Knowledge of the relative bruise susceptibility of different potato varieties allows the use of tuber hydration level to your advantage. For example, Bannock Russet is known to be relatively susceptible to shatter bruise but resistant to blackspot. Therefore, it is recommended that Bannock fields be harvested under slightly drier conditions to reduce shatter bruise. Another example is the use of green-digging Ranger Russet tubers to lessen blackspot bruise development.


Harvester and Handling Operation

The more susceptible tubers are to damage, the more important it is to operate the harvester under optimum conditions. Achieving optimum harvester operation requires reducing drops, cushioning impact areas, and setting chain speeds in relation to ground speed so that harvester chains are filled to capacity. If the volume of material (tubers and soil) passing over each chain can be matched to the capacity of that chain, damage due to excess tuber movement, rollback and drops can all be reduced. 

It has been reported that about 30 percent of all bruise damage found on tubers in storage occurs after contact with the harvester. Bruise reduction during the trucking and piling operations requires minimizing drops, matching conveyor speed to tuber volume, and piling in a progressive, stepwise fashion to minimize tubers rolling down the face of the pile. 

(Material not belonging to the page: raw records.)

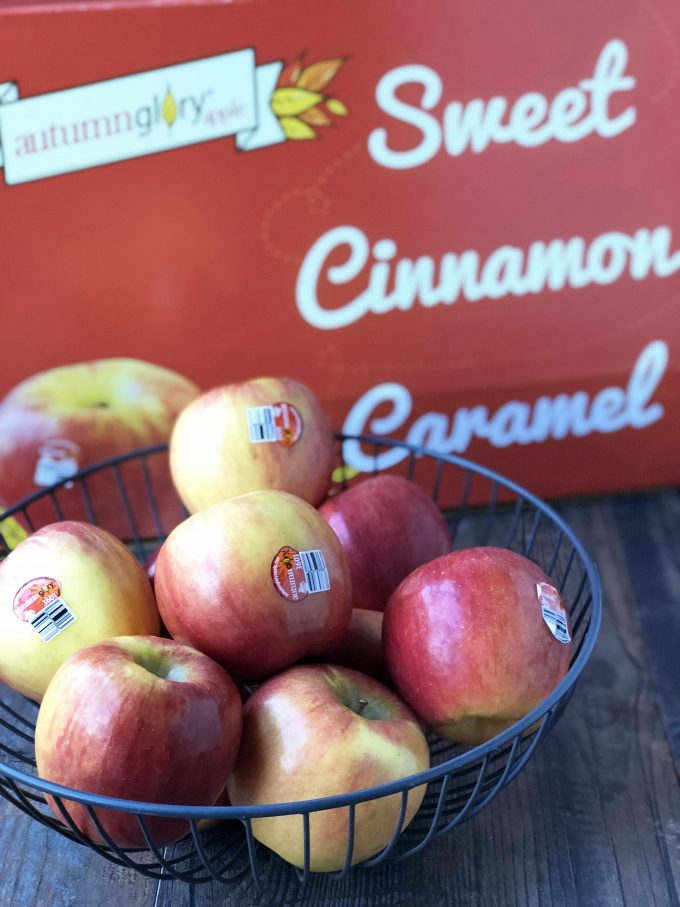 Autumn Glory Apples for Prosciutto Cheddar Apple Wraps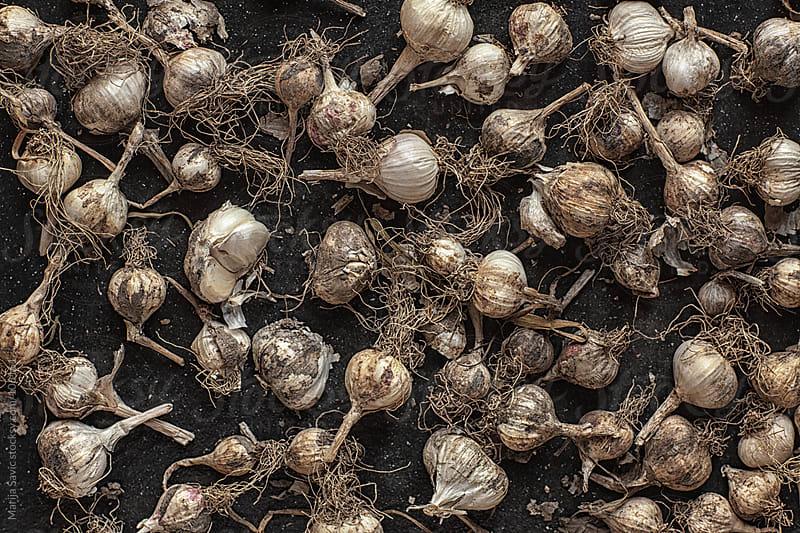 Garlic background. by Marija Savic for Stocksy United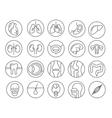 Human organs line icon set vector image vector image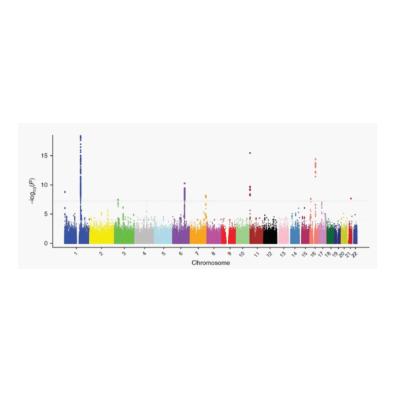 基因芯片数据分析服务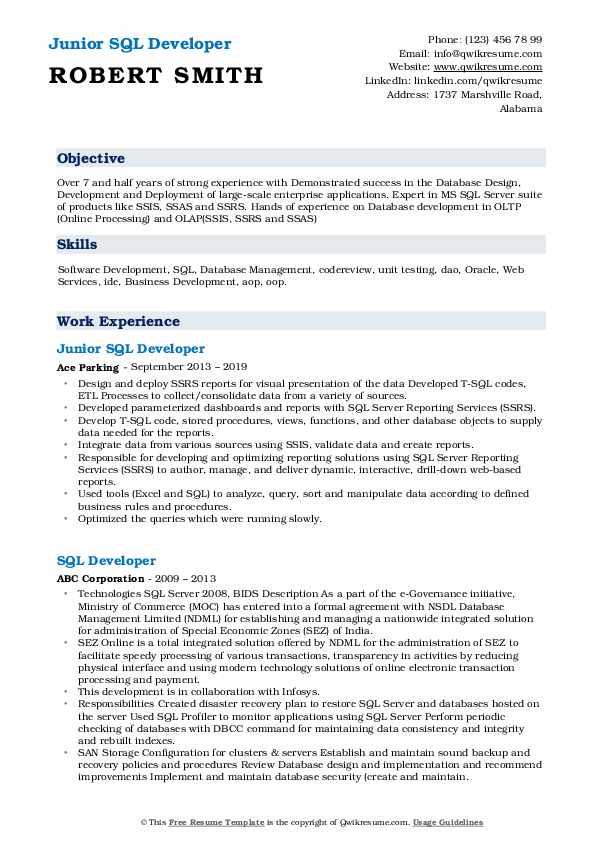 Junior SQL Developer Resume Template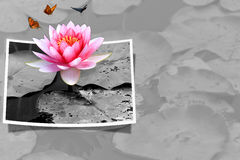 lotusblommapink Arkivbild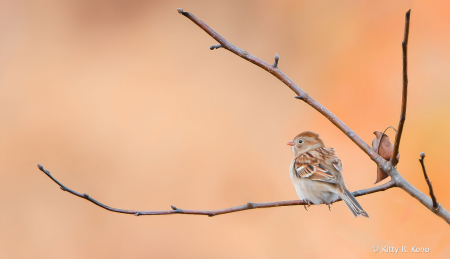 Little Field Sparrow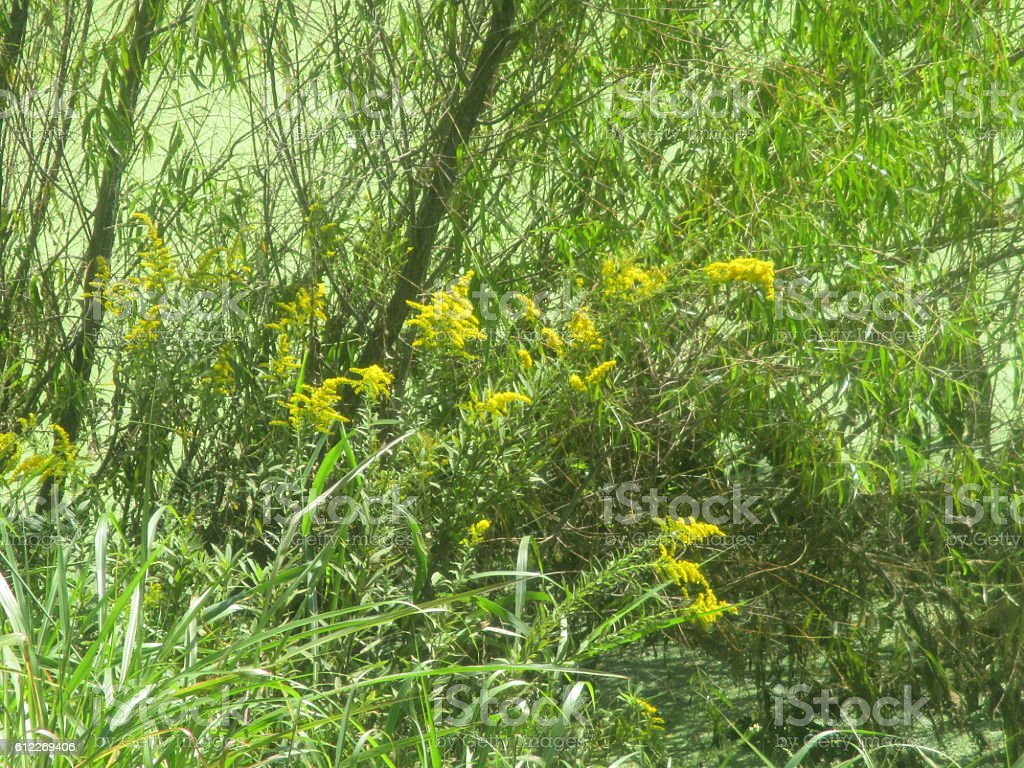 Goldenrod Growing Near Pond royalty-free stock photo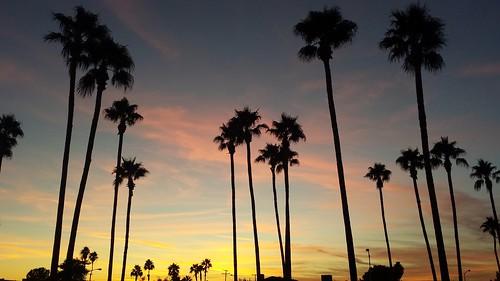 sunset arizona palms evening desert partlycloudy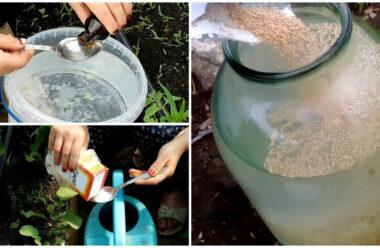 Головні натуральні засоби, які допоможуть зібрати великий урожай: сода, йод, чай і дріжджі.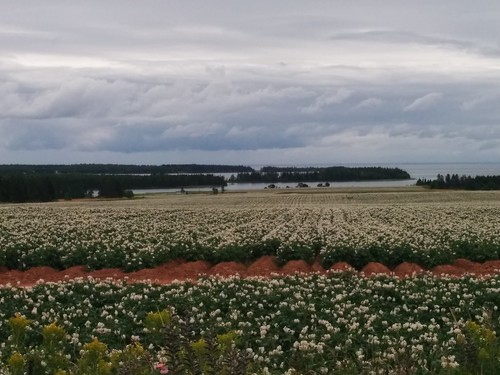 Potato fields stretching from Point Prim Road down to Long Creek (3) #pei #princeedwardisland #belfast #longcreek #potato #potatoes #blossoms #fields #northumberlandstrait #pointprimroad #latergram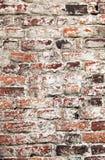 Παλαιός ανώμαλος αποσυντέθηκε ασπρισμένος shabby τουβλότοιχος Στοκ Φωτογραφίες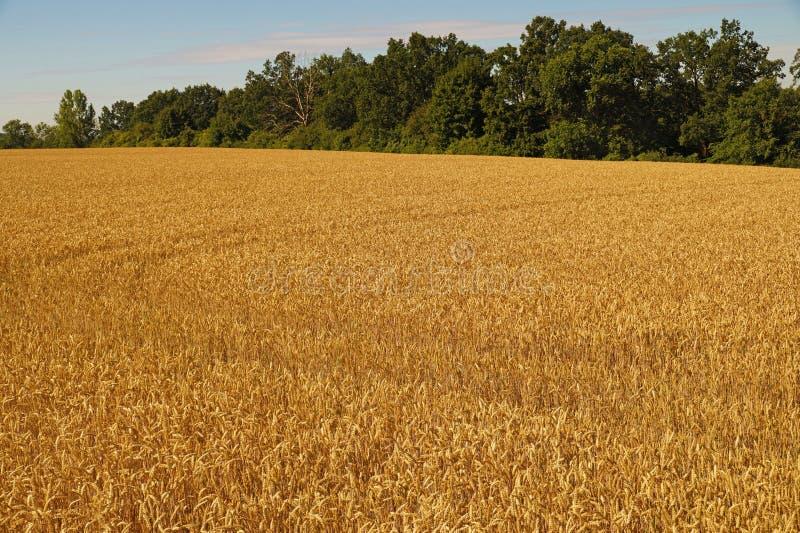 Поле зрелой пшеницы на холме стоковое фото rf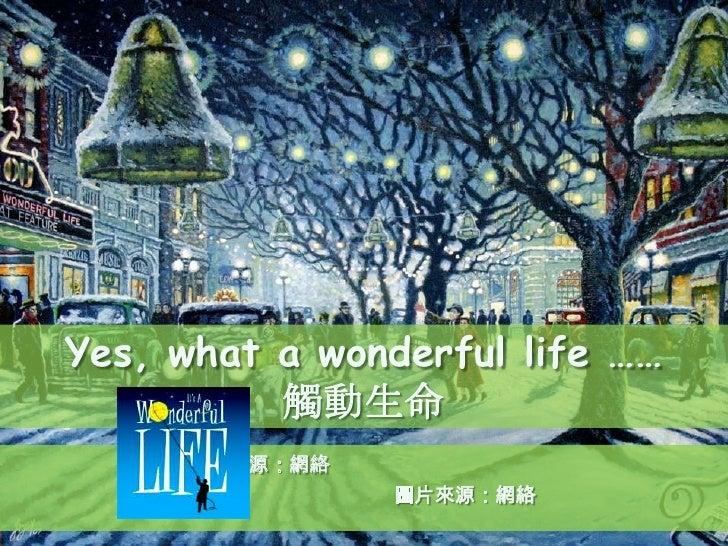 Yes, what a wonderful life ……          觸動生命       來源:網絡               圖片來源:網絡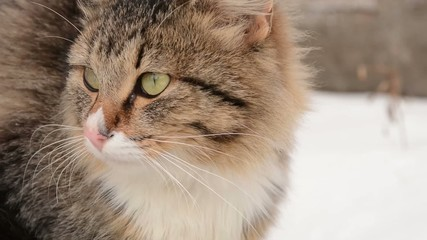 fluffy cat winter walks on nature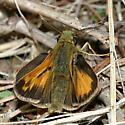 Indian Skipper - Hesperia sassacus - male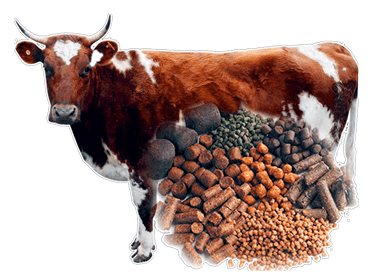 How to Start A Cattle Feed Plan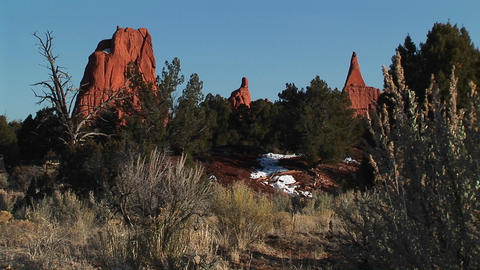 Medium shot of desert plants and sandstone spires in the Kodachrome Basin in the Utah backcountry Footage
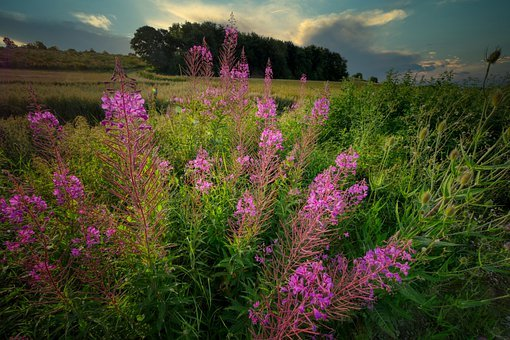 Wild Flower, Nature, Plant, Meadow, Pasture, Blossom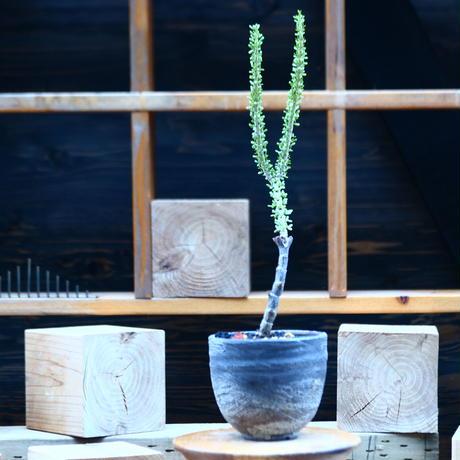 ケラリア ナマクエンシス/Ceraria namaquensis  no.82246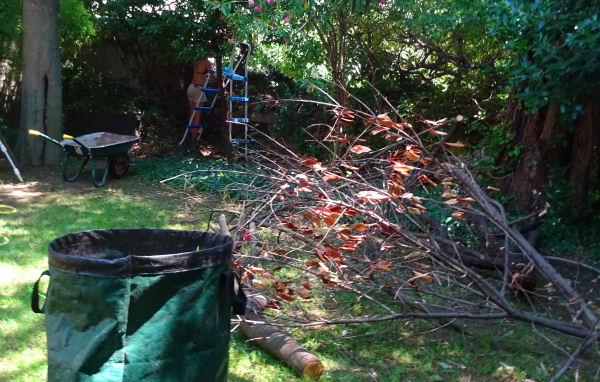 Un dimanche normal de jardinage anna galore le blog for Les meilleurs sites de jardinage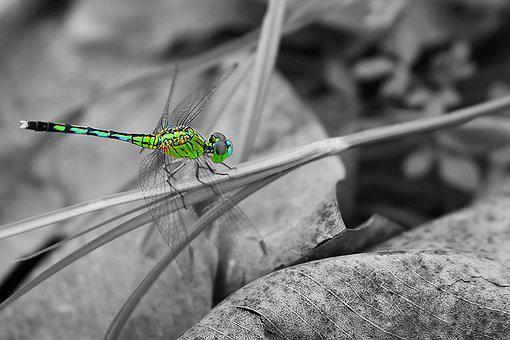 Dragonflies, Natural, Insects, Vietnam, Close-up, Green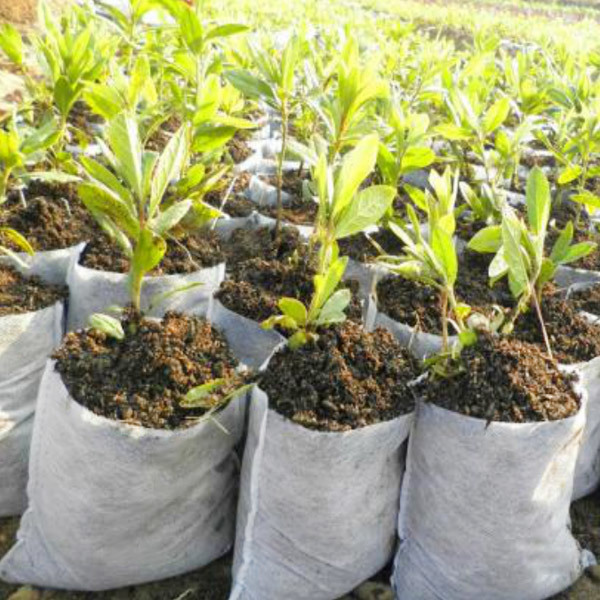 Degradable 100% pp spunbond nonwoven seedling bag
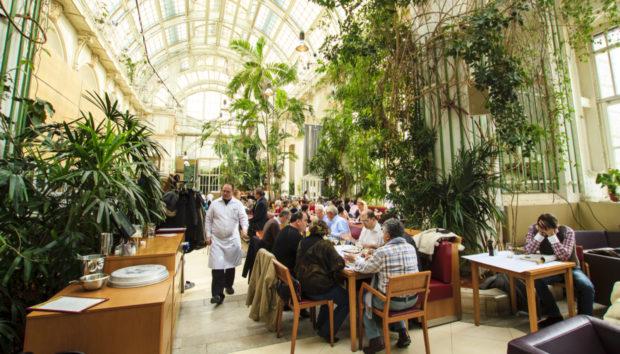 5 Καταπράσινα Καφέ στο Κέντρο της Αθήνας για Ανοιξιάτικες Βόλτες!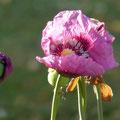 Mohnblumen im Garten von Maison Libellule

Identifying Potential Bruising Situations

Growers should spend time to educate employees about bruise prevention and instruct them to be vigilant in identifying any drops that may be too high and make adjustments on the fly to remedy issues.

Monitoring bruise incidence throughout a harvest system is a useful way to determine whether bruise susceptibility is higher for a particular lot or field. Taking tuber samples at different points throughout the harvest and handling process (e.g., hand digging, harvester, conveyors, any drop points or turns) and holding them at warm temperatures will allow growers to assess the tubers for blackspot damage. The higher the temperature, the quicker the pigment formation will occur and the sooner the results will be available. It typically takes about 24 to 48 hours for the black-blue pigment to develop. There are “hot boxes” commercially available for purchase, or rooms can be constructed for this same purpose. Shatter bruise will be apparent regardless of warming the tubers. The use of an instrumented sphere is another way to determine where unacceptable impacts are occurring in harvest, handling or packaging systems. 

This article appears in the September 2016 issue of Potato Grower.